Ted Grimsrud—October 6, 2014
We Christians continue to struggle to embody Jesus’s way of peace in relation to sexual minorities. Surely a necessary part of this struggle is the need to humanize the people this affects. That is, especially, to humanize those we disagree with and those who we may agree with but still perceive as strangers.
Jeff Chu, a professional journalist and gay Christian, has written a fascinating book that helps with this task of humanization. The greatest contribution of the book, Does Jesus Really Love Me? A Gay Christian’s Pilgrimage in Search of God in America (Harper, 2013), surely is how it helps us see actual people as they struggle and advocate. Chu manages to present people across the spectrum in sympathetic ways and helps these people tell their stories.

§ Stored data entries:
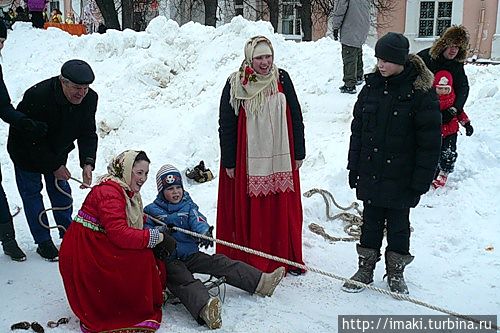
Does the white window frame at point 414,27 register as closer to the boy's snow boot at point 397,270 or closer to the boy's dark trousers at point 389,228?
the boy's dark trousers at point 389,228

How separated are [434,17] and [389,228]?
1908 cm

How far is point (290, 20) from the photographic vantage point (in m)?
23.4

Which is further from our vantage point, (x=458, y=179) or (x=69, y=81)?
(x=458, y=179)

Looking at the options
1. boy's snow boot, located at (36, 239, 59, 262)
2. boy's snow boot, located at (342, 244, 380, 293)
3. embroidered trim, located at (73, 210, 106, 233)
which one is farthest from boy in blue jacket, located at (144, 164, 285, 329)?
boy's snow boot, located at (36, 239, 59, 262)

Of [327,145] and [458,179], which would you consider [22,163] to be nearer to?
[327,145]

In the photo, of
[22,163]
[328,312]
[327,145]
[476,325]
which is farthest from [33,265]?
[327,145]

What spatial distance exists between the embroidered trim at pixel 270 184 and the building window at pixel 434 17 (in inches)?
738

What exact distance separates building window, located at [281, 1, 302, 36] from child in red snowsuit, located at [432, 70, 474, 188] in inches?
707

§ ASSIGNED TASK 1: Reproduce the passage from the piece on Jeff Chu's book starting at "Jeff Chu, a" and ending at "tell their stories.".
§ ASSIGNED TASK 2: According to the piece on Jeff Chu's book, which publisher issued the book, and in what year?
§ ASSIGNED TASK 3: Carry the piece on Jeff Chu's book forward from its final sentence.

§ EXERCISE OUTPUT 1:
Jeff Chu, a professional journalist and gay Christian, has written a fascinating book that helps with this task of humanization. The greatest contribution of the book, Does Jesus Really Love Me? A Gay Christian’s Pilgrimage in Search of God in America (Harper, 2013), surely is how it helps us see actual people as they struggle and advocate. Chu manages to present people across the spectrum in sympathetic ways and helps these people tell their stories.

§ EXERCISE OUTPUT 2: Harper, in 2013.

§ EXERCISE OUTPUT 3:
Chu writes well and obviously is a solid journalist. He does not come across as a deep thinker and does not seem to be especially interested in the intellectual elements of our wrestling. That lack proves to be a problem, as I will discuss below. But for a look into the hearts of those on the front lines of the current ferment among many types of American Christians this book is worthwhile—and I recommend it for that reason.
Several times in the book Chu is especially successful in helping the reader see into the soul of the struggle. For me, one of most moving of the stories he tells is that of Kevin Olson, a gay Christian in Minnesota who feels the call to remain celibate even as he accepts the irreversibility of his affectional orientation. Now, while we obviously are at Chu’s mercy in how he tells Olson’s story, I do sense a profound respect on Chu’s part for Olson’s commitments. Nonetheless, the picture that Chu paints seems to me to be quite sad.
Olson comes across as sincere and honest. Yet, he also seems lonely and unsettled. He has remained in a Christian subculture that perhaps is trying to accept him and support him—yet at the same time sees something deeply disordered in his orientation. Such a tension leaves Olson at loose ends—for example, he not only resists entering into a romantic relationship, he even avoids close friendships with men so as not to tempt himself or to be misunderstood.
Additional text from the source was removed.